Motorisations CUPRA Raval : de l’urbaine agile à la « VZ » radicale
La CUPRA Raval propose une gamme de motorisations variées pour s’adapter à tous les usages, tout en conservant son tempérament dynamique. L’offre s’articule autour de quatre configurations combinant différentes puissances et capacités de batterie :
- L’entrée de gamme : La version Raval ouvre le bal avec 85 kW (116 ch), suivie par la V Plus de 99 kW (135 ch). Toutes deux embarquent une batterie de 37 kWh (technologie LFP), offrant environ 300 km d’autonomie.
- Le cœur de gamme : La version V Endurance monte en puissance avec 155 kW (211 ch). Grâce à une batterie plus généreuse de 52 kWh (technologie NMC), elle promet jusqu’à 450 km d’autonomie, idéale pour s’échapper de la ville.
- Le sommet de la performance : Enfin, la Raval VZ (pour Veloz) coiffe la gamme avec 166 kW (226 ch) et un couple de 290 Nm. Cette version radicale abat le 0 à 100 km/h en seulement 6,8 secondes et affiche une autonomie d’environ 400 km.
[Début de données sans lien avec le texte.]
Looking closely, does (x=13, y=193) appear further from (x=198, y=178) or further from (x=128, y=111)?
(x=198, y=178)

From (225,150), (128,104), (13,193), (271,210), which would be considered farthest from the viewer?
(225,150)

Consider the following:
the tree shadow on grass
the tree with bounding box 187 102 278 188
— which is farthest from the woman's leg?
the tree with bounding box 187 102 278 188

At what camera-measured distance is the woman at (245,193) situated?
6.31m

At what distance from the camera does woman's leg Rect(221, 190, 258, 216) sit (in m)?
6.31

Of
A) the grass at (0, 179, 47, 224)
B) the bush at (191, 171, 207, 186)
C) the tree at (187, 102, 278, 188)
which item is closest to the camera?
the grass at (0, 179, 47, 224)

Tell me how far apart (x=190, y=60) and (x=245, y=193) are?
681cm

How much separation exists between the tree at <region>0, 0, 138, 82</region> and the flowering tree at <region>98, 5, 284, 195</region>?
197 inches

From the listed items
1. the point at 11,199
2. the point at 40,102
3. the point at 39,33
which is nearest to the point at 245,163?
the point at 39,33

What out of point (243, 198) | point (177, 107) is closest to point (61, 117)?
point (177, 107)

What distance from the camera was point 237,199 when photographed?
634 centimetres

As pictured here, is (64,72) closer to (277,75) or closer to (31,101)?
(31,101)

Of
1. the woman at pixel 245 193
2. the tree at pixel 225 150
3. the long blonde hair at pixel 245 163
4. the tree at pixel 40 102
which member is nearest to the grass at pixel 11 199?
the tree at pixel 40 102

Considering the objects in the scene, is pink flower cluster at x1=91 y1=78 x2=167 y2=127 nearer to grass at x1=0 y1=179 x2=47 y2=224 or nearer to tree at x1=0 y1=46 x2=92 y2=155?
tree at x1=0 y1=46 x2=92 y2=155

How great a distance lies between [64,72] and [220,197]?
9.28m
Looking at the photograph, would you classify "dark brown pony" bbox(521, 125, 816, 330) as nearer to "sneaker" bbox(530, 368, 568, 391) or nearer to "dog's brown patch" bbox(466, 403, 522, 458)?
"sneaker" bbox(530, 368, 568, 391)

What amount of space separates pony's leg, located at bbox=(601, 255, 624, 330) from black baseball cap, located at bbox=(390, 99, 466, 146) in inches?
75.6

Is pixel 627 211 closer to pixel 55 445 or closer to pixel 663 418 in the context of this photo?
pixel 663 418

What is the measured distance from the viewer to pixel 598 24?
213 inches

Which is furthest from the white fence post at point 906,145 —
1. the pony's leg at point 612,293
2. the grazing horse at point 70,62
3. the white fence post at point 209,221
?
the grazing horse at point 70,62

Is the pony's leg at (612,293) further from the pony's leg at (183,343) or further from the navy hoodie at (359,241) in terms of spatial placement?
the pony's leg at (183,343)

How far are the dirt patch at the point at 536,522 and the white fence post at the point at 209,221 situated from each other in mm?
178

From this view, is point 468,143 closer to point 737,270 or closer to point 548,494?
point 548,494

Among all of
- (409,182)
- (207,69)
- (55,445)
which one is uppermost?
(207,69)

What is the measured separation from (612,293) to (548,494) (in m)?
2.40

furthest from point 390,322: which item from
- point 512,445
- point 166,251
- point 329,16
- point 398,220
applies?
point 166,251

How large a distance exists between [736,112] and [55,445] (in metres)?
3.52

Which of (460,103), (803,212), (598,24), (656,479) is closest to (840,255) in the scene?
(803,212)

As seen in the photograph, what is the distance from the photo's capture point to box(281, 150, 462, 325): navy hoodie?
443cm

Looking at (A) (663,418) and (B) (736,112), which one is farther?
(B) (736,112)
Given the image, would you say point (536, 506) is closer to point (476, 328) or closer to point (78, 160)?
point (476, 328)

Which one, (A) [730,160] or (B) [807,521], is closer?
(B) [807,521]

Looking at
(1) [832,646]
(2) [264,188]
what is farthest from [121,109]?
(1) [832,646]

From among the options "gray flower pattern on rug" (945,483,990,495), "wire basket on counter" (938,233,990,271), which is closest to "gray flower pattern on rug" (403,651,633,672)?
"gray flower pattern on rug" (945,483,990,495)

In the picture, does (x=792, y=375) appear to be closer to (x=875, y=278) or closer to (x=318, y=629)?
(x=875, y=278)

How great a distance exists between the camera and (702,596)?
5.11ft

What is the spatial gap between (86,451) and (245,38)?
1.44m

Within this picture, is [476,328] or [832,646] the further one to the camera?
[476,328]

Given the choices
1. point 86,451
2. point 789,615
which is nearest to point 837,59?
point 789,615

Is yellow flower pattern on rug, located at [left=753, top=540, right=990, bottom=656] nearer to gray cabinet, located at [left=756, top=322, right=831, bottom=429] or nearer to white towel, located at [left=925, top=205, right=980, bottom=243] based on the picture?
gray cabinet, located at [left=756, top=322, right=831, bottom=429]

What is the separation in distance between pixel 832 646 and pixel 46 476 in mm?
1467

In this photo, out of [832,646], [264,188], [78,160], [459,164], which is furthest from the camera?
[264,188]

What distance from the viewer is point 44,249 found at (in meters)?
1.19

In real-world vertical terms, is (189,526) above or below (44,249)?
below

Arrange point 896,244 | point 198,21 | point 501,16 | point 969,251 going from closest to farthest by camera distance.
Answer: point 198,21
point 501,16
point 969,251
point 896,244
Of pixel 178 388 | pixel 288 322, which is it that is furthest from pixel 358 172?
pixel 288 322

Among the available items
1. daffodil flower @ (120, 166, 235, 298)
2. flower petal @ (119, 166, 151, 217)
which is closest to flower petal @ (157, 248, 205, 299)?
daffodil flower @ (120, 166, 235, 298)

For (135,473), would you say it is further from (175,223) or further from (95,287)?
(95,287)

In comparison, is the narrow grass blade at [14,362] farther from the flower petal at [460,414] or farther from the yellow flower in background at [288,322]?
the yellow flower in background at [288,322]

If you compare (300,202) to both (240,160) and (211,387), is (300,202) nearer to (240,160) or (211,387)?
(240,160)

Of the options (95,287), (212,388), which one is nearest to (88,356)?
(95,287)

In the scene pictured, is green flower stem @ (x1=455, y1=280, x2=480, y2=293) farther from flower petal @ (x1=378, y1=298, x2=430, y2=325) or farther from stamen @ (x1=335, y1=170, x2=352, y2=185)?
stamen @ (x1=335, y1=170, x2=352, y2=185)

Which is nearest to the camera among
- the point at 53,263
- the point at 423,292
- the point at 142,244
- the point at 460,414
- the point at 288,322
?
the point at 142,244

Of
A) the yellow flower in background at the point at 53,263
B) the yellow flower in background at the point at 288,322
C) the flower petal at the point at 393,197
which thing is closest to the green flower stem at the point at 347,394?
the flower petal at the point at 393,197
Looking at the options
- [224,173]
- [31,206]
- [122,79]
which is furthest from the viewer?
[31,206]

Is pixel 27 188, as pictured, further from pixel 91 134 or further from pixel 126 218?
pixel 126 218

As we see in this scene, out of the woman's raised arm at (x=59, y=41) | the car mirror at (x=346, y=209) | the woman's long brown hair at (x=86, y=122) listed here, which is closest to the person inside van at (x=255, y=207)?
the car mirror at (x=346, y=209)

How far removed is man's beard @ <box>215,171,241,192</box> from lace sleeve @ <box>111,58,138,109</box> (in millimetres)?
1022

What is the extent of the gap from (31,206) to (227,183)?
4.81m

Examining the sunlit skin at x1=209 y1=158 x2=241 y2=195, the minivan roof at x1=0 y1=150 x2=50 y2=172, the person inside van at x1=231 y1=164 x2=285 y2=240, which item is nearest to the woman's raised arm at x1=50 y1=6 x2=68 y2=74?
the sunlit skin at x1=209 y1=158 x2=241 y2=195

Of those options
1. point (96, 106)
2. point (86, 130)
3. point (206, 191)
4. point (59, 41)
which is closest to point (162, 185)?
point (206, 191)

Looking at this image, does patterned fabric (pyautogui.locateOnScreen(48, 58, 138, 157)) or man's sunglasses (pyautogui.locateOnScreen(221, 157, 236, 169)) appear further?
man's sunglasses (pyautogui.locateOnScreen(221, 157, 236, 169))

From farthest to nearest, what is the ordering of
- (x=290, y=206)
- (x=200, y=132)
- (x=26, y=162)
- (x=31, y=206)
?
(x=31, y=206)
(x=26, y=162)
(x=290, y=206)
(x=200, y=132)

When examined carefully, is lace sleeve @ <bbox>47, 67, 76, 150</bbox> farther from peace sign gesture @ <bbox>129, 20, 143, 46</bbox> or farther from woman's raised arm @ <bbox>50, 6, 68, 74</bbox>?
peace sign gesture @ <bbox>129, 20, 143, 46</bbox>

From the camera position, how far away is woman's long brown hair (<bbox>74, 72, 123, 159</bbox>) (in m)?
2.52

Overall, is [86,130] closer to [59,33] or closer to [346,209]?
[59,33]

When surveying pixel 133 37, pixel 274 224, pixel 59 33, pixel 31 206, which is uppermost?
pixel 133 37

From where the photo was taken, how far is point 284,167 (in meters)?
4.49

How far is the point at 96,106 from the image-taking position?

Côté recharge, les versions équipées de la grande batterie de 52 kWh acceptent jusqu’à 105 kW en courant continu (DC), permettant de passer de 10 à 80 % de charge en 24 minutes. Toutes les versions bénéficient de la plateforme MEB+ à traction avant, conçue pour offrir le fameux « Kart feeling » que la marque nous a promis dans les ressentis à la conduite. Hâte d’y être pour tester ça !


J’aime bien :
- L’audace du design proposé et je trouve ça réussi
- Le coffre de 441 litres pour une citadine
- Le prix de base attractif à partir de 25 995 euros
J’aime moins :
- Cupra Raval est une traction. Plus fun en propulsion ?
- L’autonomie de la petite batterie limitant les trajets à 300km (wltp)


En attendant le bitume
Cette première rencontre statique avec la CUPRA Raval confirme une chose. La marque ne s’est pas contentée de créer une énième citadine électrique rationnelle. Raval impose sa propre histoire, mêlant design disruptif, habitacle soigné et solutions techniques ambitieuses. Elle réussit le pari de rendre l’électrique désirable par le style, sans oublier l’aspect pratique avec son coffre étonnamment vaste. Il me tarde désormais de passer du côté lumineux (ou obscur) de la force : celui de la conduite. Les ingénieurs nous promettent une agilité hors pair et ce fameux « Kart Feeling ». Il me reste maintenant une seule hâte. Quitter le béton immobile de ce studio barcelonais pour prendre le volant et vérifier si cette « rebelle » a autant de tempérament sur la route qu’elle en a sous les projecteurs. Vivement bientôt pour voir si la Force est réellement avec elle.